Durante los Domingos 8, 15, 22 y 29 de Enero se rezara la Santa Misa de Siempre o Tridentina, en la Capilla Stella Maris, base Naval de Mar del Plata, la misma se rezara a partir de las 11 hs todos los Domingos. Reza la Santa Misa el Capellán de la Base Reverendo Pater Jorge Rotella. El Domingo 5 de Febrero como todos los primeros Domingos de mes la Santa Misa se rezara en la Capilla Divino Rostro a las 17 hs, aquí puede llegar a haber una modificación que sera avisada en este mismo Blogs. La Capilla Divino Rostro el 5 de Febrero queda en la Calle Almafuerte 1671, Almafuerte, esq Sarmiento desde el Centro el Colectivo que los deja es el 511.
A la Capilla Stella Maris de la Base Naval si van en Colectivo los deja desde el Cento o desde Punta Mogotes o el Faro el Colectivo 221. Que va todo por la costa y los deja en la puerta de entrada de la Base Naval, donde se divisa la Capilla. Saludos y Feliz 2012 en Cristo Rey y Maria Reina Jose Luis Ventrice.

7 de enero de 2012

La Carta Valiente del Cardenal Ranjith “Llegó la hora de fomentar más y más el Vetus Ordo”


Carta del Cardenal Ranjith dirigida a los participantes de la vigésima asamblea de la Federación Internacional Una Voce:
Quiero expresar en primer lugar, mi agradecimiento a todos ustedes por el celo y el entusiasmo con el que promueven la causa de la restauración de las verdaderas tradiciones litúrgicas de la Iglesia.
Como ustedes saben, es la adoración la que aumenta la fe y su realización heroica en la vida. Es el medio con el que los seres humanos se elevan al nivel de lo trascendente y eterno: el lugar de un encuentro profundo entre Dios y el hombre.
Por esta razón, la Liturgia nunca puede ser creada por el hombre. Porque si adoramos a la manera que queremos y establecemos las normas nosotros mismos, entonces corremos el riesgo de recrear el becerro de oro de Aarón. Tenemos que insistir constantemente en la adoración como la participación en lo que Dios mismo hace, de lo contrario corremos el riesgo de involucrarnos en la idolatría.
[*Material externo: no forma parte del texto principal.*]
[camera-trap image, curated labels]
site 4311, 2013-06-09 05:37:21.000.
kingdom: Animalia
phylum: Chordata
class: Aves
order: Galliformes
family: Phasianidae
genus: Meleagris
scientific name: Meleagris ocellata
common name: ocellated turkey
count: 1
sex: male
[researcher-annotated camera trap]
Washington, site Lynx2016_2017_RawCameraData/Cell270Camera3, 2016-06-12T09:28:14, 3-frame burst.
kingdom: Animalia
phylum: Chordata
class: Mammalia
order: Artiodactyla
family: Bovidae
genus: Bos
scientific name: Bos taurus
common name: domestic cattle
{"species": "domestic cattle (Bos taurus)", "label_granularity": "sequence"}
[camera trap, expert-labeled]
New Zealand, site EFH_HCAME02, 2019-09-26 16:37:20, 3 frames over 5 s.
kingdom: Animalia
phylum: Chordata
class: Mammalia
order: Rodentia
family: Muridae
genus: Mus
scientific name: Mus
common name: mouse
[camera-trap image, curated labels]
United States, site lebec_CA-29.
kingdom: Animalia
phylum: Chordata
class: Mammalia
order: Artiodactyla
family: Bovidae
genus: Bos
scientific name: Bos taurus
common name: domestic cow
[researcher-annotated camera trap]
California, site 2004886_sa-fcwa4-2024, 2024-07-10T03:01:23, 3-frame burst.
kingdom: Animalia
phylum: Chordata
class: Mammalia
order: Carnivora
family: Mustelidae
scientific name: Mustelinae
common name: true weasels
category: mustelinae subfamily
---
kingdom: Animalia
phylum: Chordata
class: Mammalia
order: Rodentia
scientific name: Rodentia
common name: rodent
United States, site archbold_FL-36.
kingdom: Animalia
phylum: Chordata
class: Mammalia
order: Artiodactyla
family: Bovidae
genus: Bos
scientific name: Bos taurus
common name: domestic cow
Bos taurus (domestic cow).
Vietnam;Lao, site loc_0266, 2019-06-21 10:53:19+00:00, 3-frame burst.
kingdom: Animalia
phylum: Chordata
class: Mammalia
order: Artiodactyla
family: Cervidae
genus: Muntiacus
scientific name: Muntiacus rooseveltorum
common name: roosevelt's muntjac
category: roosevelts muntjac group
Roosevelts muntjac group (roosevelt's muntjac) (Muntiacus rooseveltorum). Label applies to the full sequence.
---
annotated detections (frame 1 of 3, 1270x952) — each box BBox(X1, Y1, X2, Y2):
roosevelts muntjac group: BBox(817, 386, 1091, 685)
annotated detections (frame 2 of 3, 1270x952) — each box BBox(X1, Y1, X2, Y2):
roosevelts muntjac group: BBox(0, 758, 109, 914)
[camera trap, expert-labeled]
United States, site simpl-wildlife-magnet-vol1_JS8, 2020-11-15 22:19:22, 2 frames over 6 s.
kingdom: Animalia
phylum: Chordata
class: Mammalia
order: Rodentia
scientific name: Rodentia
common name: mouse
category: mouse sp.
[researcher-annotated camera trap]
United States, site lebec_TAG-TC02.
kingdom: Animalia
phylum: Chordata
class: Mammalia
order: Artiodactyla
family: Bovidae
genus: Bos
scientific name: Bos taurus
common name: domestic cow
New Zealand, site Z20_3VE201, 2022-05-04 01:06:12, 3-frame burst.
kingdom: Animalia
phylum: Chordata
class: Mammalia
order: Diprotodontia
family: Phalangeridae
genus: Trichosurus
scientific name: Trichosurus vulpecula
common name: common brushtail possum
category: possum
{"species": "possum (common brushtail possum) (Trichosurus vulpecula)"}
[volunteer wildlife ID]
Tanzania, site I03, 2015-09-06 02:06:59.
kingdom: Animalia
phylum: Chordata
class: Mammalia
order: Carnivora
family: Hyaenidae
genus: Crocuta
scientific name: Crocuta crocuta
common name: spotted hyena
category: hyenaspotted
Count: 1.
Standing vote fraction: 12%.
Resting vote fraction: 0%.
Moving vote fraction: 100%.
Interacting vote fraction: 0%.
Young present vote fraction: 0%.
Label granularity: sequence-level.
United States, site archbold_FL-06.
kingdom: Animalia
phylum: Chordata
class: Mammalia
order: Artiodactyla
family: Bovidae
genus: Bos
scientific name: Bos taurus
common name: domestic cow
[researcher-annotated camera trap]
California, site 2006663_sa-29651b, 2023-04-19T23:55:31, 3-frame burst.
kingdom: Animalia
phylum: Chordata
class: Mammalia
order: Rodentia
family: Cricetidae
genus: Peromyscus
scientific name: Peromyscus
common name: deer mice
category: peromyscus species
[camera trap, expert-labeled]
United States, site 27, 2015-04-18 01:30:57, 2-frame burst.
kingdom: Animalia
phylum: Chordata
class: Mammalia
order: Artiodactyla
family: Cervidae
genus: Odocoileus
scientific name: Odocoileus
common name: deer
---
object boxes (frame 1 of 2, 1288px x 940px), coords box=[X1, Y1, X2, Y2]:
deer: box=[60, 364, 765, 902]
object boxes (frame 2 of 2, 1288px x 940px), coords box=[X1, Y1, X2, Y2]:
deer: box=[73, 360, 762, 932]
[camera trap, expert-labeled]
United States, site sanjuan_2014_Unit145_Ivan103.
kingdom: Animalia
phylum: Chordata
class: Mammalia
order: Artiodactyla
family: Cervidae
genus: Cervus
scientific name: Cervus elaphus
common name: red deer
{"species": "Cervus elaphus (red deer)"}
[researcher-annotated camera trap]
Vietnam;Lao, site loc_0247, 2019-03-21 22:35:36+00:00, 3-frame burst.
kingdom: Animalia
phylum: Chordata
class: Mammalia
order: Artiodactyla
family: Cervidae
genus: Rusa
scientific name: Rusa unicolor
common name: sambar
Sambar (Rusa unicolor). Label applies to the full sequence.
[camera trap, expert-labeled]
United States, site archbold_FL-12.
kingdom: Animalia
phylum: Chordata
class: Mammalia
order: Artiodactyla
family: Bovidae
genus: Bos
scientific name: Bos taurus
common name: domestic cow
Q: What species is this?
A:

El simbolismo Litúrgico nos ayuda a elevarnos por encima de lo que es humano a lo que es divino. En este sentido, es mi firme convicción de que el Vetus Ordo representa en gran medida y de la manera más satisfactoria, que llaman mística y trascendente, para el encuentro con Dios en la liturgia. Por lo tanto ha llegado el momento para nosotros de, no sólo renovar la nueva liturgia a través de cambios radicales, sino también de alentar más y más la vuelta del Vetus Ordo, como un camino para una verdadera renovación de la Iglesia, que fue la que los Padres de la Iglesia,sentados en el Concilio Vaticano Segundo, tanto desearon.
La lectura cuidadosa de la Constitución conciliar sobre la Sagrada Liturgia, Sacrosanctum Concilum, muestra que los cambios introducidos en la Liturgia más tarde, nunca estuvo en la mente de los Padres del Concilio.
Por lo tanto ha llegado el momento para que seamos valientes en trabajar por una verdadera reforma de la reforma y también en un retorno a la verdadera liturgia de la Iglesia, que había desarrollado a lo largo de su historia bi-milenaria en un flujo continuo. Deseo y rezo para que suceda.
Que Dios bendiga sus esfuerzos con el éxito.